Numerical simulations of acoustically generated gravitational waves at a first order phase transition

TL;DR

This work uses large-scale 3D simulations of a scalar field coupled to a relativistic fluid to study gravitational wave production during a first-order cosmological phase transition. It shows that acoustic sound waves are the principal GW source, producing a GW spectrum with a steep high-k tail that differs from the envelope approximation. The GW energy density scales with the fourth power of the fluid velocity, the source lifetime (set by the Hubble time), and the source length scale (roughly the bubble separation), and is governed by a quasi-universal parameter $8\pi\tilde{\Omega}_{\rm GW} \approx 0.8 \pm 0.1$; extrapolations suggest electroweak-scale transitions could yield much larger signals than previously estimated. A scaling approach links limited simulations to physically large bubble separations, supporting the acoustic model as a robust framework for predicting gravitational wave signatures of first-order phase transitions.

Abstract

We present details of numerical simulations of the gravitational radiation produced by a first order thermal phase transition in the early universe. We confirm that the dominant source of gravitational waves is sound waves generated by the expanding bubbles of the low-temperature phase. We demonstrate that the sound waves have a power spectrum with a power-law form between the scales set by the average bubble separation (which sets the length scale of the fluid flow $L_\text{f}$) and the bubble wall width. The sound waves generate gravitational waves whose power spectrum also has a power-law form, at a rate proportional to $L_\text{f}$ and the square of the fluid kinetic energy density. We identify a dimensionless parameter $\tildeΩ_\text{GW}$ characterising the efficiency of this "acoustic" gravitational wave production whose value is $8π\tildeΩ_\text{GW} \simeq 0.8 \pm 0.1$ across all our simulations. We compare the acoustic gravitational waves with the standard prediction from the envelope approximation.

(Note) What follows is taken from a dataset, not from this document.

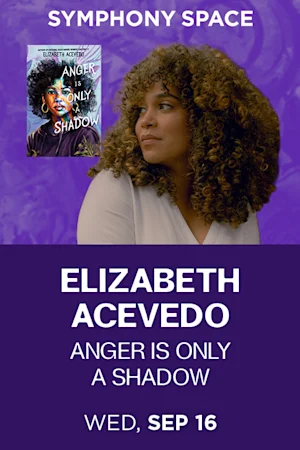 Elizabeth Acevedo, Anger Is Only a Shadow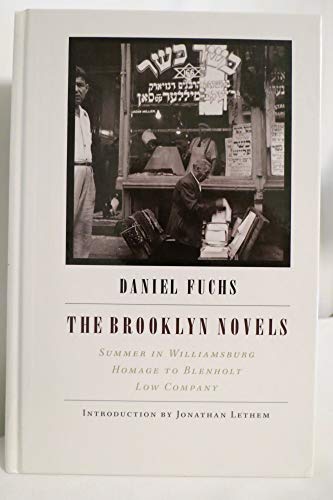 The Brooklyn Novels: Summer in Williamsburg, Homage to Blenholt, Low Company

Not only is the power spectrum steeper (apart from an initial transient) but the gravitational wave energy density is generically larger by the ratio of the Hubble time to the phase transition duration, which can be 2 orders of magnitude or more in a typical first order electroweak phase transition.

Figures (13)

• Figure 1: Layout of quantities simulated. The positions of quantities related to simulating an ideal relativistic fluid are standard WilsonMatthews. Because the field and fluid are coupled together, it is important that the scalar field $\phi$ and its conjugate momentum $\pi$ are correctly centred. We take $\phi$ to reside in zones (like pressure, temperature, etc.), so that no centring is required to compute, for example, the equation of state.
• Figure 2: Single bubble test simulation, with the correlation length $\ell$ shown as an indication of the wall width. Only the fluid source is shown here; discretisation errors for the field source are the same or smaller. There is good agreement between $1/L$ and $1/\ell$, as desired.
• Figure 3: Comparison of radial fluid velocity profiles for simulations at approximate collision times for $N_\text{b}=1000$ ($t=500/T_\text{c}$; gray), $N_\text{b}=37$ ($t=1000/T_\text{c}$; black) and at late times (dashed red).
• Figure 4: Slices of fluid kinetic energy density $E/T_\text{c}^4$ at $t=500\, T_\mathrm{c}^{-1}$, $t=1000 \,T_\mathrm{c}^{-1}$ and $t=1500\, T_\mathrm{c}^{-1}$ respectively, for the $\eta/T_c=0.15$, $N_\text{b}=988$ simulation.
• Figure 5: Root mean square fluid velocity $\overline{U}_\text{f}$ and root mean square scalar gradients $\overline{U}_\phi$ for $N_\text{b} = 988$ (top row) and $N_\text{b} = 37$ (bottom row).